The Scoop APRIL 2017 | Page 26

Tax Day

The season has arrived, not spring, not summer, but tax season. It’s that time of the year when you have to start paying your taxes for services that you may not even want or never asked for. The process is lengthy and confusing - unless you hired someone to do it for you, in which that case, it’s pretty expensive. In particular, you might question what right does the government have to take money from you, the money you that never consented to paying. In that case, we have to trace all the way back to 1862 when Abraham Lincoln instituted American taxes to help pay for the Civil War. However, the tax was repealed ten years later. But in 1894, Congress enacted a flat rate Federal income tax and was ruled unconstitutionally the following year by the Supreme Court due to the direct tax not being apportioned according to the population of each state. Taxes took a long time before it became part of the constitution under the 16th Amendment in 1913. And ever since then, you start hearing our nation groan.

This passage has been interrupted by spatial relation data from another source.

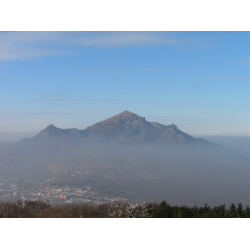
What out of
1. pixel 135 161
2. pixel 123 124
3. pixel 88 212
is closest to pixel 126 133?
pixel 123 124

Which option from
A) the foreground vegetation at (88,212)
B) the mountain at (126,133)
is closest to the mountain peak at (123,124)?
the mountain at (126,133)

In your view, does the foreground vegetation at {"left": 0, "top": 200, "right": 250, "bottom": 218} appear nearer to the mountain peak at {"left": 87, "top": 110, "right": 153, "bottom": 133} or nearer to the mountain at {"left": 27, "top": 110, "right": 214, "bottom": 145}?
the mountain at {"left": 27, "top": 110, "right": 214, "bottom": 145}

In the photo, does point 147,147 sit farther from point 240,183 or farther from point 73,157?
point 240,183

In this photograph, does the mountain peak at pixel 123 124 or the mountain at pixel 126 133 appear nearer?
the mountain at pixel 126 133

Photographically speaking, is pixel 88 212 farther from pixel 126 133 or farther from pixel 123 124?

We hate it but we still have to do it. But, where does our money go after turning in our taxes. Turns out the U.S. Treasury divides all federal spending into three groups: mandatory spending, discretionary spending and interest on debt. Mandatory spending refers to the budget that must be set aside for certain programs or initiatives as set forth by the government or governing authority. Most of the mandatory spending budget goes to social security and medicare. Discretionary spending refers to the portion of the budget that is decided by Congress through the annual appropriations process each year and most of its budget goes to military, government, and education. Now that you know where your money goes, you might feel less guilty.